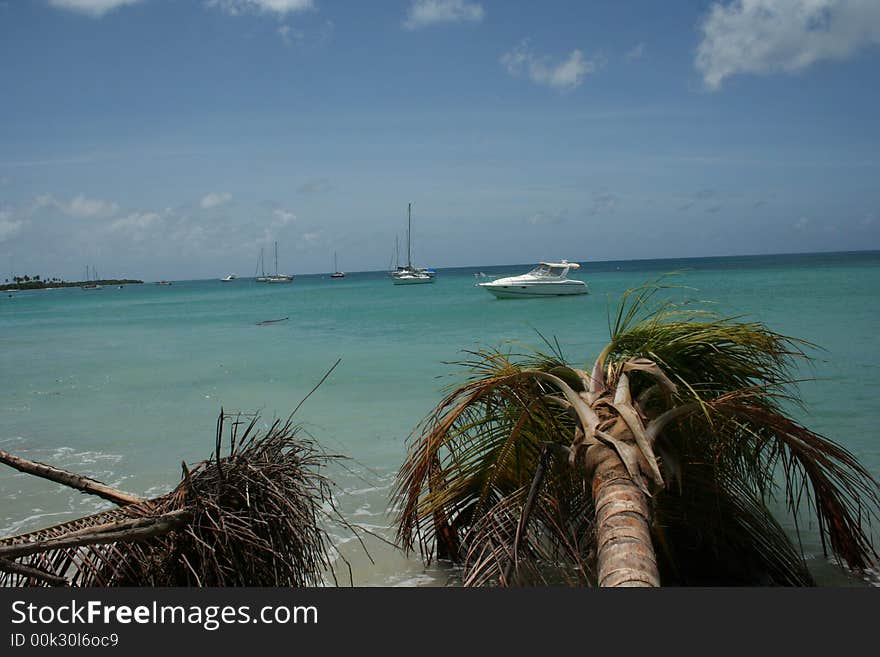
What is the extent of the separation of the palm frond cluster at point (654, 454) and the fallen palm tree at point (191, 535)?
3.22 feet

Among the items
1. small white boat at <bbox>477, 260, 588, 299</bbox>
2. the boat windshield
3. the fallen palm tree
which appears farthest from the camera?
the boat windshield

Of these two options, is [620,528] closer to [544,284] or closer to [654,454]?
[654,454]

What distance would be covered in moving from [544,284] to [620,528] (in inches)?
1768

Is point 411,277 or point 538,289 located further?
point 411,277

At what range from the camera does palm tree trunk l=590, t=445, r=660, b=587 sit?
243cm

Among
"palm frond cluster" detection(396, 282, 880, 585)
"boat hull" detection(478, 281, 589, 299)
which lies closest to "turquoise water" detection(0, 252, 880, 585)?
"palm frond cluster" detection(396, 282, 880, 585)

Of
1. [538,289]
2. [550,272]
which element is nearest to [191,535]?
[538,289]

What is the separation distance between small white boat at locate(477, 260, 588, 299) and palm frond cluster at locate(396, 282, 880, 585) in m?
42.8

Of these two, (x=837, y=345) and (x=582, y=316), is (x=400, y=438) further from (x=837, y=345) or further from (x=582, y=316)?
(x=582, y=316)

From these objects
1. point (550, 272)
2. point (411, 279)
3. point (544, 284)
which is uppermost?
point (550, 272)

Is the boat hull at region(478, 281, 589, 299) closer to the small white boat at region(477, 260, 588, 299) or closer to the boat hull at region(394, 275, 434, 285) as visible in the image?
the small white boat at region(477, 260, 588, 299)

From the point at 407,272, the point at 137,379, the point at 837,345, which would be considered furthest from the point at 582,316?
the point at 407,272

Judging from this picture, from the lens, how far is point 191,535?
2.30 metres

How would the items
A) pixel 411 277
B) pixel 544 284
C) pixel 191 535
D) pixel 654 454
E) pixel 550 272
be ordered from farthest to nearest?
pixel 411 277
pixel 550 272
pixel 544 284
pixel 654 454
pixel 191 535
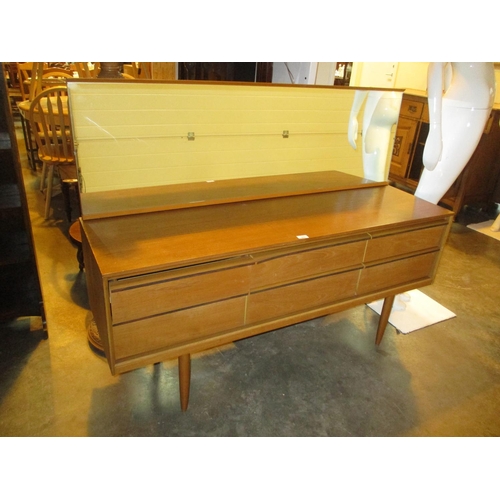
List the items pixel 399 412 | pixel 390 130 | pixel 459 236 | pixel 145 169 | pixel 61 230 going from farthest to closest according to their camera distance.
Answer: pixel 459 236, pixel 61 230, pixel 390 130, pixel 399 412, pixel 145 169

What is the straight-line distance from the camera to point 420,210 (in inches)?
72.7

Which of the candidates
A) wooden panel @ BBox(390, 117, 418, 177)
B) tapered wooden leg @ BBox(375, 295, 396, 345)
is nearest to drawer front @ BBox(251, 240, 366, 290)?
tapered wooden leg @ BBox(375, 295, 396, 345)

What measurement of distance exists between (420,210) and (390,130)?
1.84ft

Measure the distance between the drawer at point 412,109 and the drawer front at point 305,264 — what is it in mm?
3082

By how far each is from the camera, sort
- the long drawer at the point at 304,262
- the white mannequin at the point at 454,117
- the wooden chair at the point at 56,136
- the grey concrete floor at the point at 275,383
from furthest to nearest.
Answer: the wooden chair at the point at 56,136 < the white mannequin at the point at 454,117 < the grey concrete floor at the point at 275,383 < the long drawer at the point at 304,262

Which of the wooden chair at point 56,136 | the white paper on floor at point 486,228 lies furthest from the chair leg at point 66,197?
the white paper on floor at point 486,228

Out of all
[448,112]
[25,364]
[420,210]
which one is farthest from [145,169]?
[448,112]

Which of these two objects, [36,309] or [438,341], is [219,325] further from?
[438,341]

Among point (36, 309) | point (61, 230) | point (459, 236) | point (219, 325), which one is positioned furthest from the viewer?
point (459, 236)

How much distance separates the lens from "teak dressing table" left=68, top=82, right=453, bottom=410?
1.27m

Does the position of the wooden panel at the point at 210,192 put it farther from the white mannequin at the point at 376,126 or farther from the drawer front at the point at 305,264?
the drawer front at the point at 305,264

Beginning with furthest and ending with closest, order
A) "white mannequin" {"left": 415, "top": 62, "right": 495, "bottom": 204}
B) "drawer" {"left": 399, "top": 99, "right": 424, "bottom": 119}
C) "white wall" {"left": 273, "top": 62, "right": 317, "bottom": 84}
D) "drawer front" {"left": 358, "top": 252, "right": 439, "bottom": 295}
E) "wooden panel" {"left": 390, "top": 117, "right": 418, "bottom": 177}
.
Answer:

▶ _GOAL OF THE EXERCISE_
Recast the material above as a Markdown table with the columns Row and Line. Start at the line containing "Does the position", end with the final line, and put each nonblank line in its own numbered row.

▶ _ANSWER BELOW_
| Row | Line |
|---|---|
| 1 | Does the position of the wooden panel at the point at 210,192 put it farther from the white mannequin at the point at 376,126 or farther from the drawer front at the point at 305,264? |
| 2 | the drawer front at the point at 305,264 |
| 3 | Beginning with furthest and ending with closest, order |
| 4 | A) "white mannequin" {"left": 415, "top": 62, "right": 495, "bottom": 204} |
| 5 | B) "drawer" {"left": 399, "top": 99, "right": 424, "bottom": 119} |
| 6 | C) "white wall" {"left": 273, "top": 62, "right": 317, "bottom": 84} |
| 7 | D) "drawer front" {"left": 358, "top": 252, "right": 439, "bottom": 295} |
| 8 | E) "wooden panel" {"left": 390, "top": 117, "right": 418, "bottom": 177} |
| 9 | . |
| 10 | Answer: |